» Actions to take
1. In the news report on the Hazelwood mine fire, rewrite the passage from "That trial was" to "entering the mine.", changing each "mine" to "pit".
2. Write the next part of the news report on the Hazelwood mine fire, picking up after its final sentence.

» Extract to read
◆ ◆ ◆

The operator of a Victorian power station has been found guilty of putting staff and the public in danger after a coalmine fire raged for 45 days and blanketed the community in thick smoke and coal dust.
The ABC can also reveal the Hazelwood Power Station operators were found guilty of pollution offences related to the 2014 fire, which started when two bushfires spread into the open-cut coal mine, in a trial earlier this year.
That trial was subject to non-publication orders while the subsequent trial took place.
On Wednesday, a Supreme Court jury found the Hazelwood Power Corporation did not adequately assess the risk of fire, did not have an adequate reticulated water system, failed to slash vegetation around the mine and did not take action early enough to wet down areas around the mine.
After an eight-week trial, jurors also found there were not enough workers at the site with the expertise to fight the fire on the day, and the company failed to adequately assess the risk of a fire entering the mine.
The company was charged with 12 offences, and found guilty of 10.
The jury found the company not guilty of failing to provide decent generators or an alternative power source to operate the fire system.

◆ ◆ ◆

» Given data
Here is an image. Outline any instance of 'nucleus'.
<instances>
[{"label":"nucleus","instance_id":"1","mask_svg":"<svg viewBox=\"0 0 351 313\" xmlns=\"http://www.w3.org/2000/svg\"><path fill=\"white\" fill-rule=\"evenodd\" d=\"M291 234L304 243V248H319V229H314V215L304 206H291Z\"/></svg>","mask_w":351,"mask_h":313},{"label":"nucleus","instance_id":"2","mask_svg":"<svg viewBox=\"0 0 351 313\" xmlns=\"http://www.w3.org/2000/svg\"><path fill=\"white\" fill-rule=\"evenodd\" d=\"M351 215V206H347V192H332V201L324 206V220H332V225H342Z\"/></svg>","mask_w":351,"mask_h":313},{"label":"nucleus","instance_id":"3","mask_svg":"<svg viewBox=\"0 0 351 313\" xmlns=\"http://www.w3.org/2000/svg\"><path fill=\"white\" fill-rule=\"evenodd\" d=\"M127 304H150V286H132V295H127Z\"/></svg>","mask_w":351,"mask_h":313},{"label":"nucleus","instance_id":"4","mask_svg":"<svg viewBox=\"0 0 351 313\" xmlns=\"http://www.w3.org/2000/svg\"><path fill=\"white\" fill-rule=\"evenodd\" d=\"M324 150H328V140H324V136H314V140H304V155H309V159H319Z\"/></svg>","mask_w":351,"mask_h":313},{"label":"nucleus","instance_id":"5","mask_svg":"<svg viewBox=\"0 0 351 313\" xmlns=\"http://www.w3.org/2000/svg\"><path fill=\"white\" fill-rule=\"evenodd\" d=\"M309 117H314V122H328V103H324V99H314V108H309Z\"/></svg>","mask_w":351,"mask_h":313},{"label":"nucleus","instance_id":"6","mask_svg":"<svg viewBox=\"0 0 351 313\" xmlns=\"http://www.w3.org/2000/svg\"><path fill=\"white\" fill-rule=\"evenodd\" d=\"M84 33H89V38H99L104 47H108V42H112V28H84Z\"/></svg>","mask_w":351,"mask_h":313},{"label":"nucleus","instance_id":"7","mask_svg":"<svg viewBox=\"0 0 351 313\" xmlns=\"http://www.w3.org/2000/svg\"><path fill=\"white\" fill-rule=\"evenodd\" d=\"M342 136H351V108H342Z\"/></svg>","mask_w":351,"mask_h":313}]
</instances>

◆ ◆ ◆

» Response list
1.
That trial was subject to non-publication orders while the subsequent trial took place.
On Wednesday, a Supreme Court jury found the Hazelwood Power Corporation did not adequately assess the risk of fire, did not have an adequate reticulated water system, failed to slash vegetation around the pit and did not take action early enough to wet down areas around the pit.
After an eight-week trial, jurors also found there were not enough workers at the site with the expertise to fight the fire on the day, and the company failed to adequately assess the risk of a fire entering the pit.

2.
Watering system was in a state of disrepair
During the second trial, Crown prosecutor Sally Flynn QC argued the company should have foreseen the possibility of a fire entering the mine and the origin of the fire did not matter.
She said the watering system in the northern walls of the mine, known as batters, had fallen into disrepair after the mine was privatised in 1996.
She said as a result, it could not be used to reduce the risk of fire by wetting the coal or be used later to fight the fire.
“Such was the importance of the reticulated system for fire suppression, that during February 2014, during the fire, there were some 9836 metres of additional pipework installed across the northern batters to aid in the suppression of fire,” Ms Flynn said.
Other charges related to creating risk by not adequately staffing the mine on the day the fire started and not maintaining vegetation inside the mine.
Two other charges relating to an alleged failure to maintain vegetation were dropped.
‘Bad things happen’
The court heard there was a total fire ban on the day the fire started but only two extra emergency services staff were rostered on to deal with the increased risk of fire.
The company’s barrister, Ian Hill QC, told the court the fire was a “rare, exceptional, unprecedented event” and one of the fires was started by arsonists.
“When bad things happen it doesn’t always mean that someone is at fault and even if they are at fault it doesn’t mean they’re criminally at fault,” he said.
Mr Hill told the court the company had conducted a review of major mining hazards in October 2012, which included fire.
He said even if a risk assessment for external fire was undertaken it “would not have led to any particular control being implemented, so as to eliminate or reduce risk”.
Mr Hill said the company had identified heat, vehicles and electrical faults in the operating areas of the mine as the highest fire risk.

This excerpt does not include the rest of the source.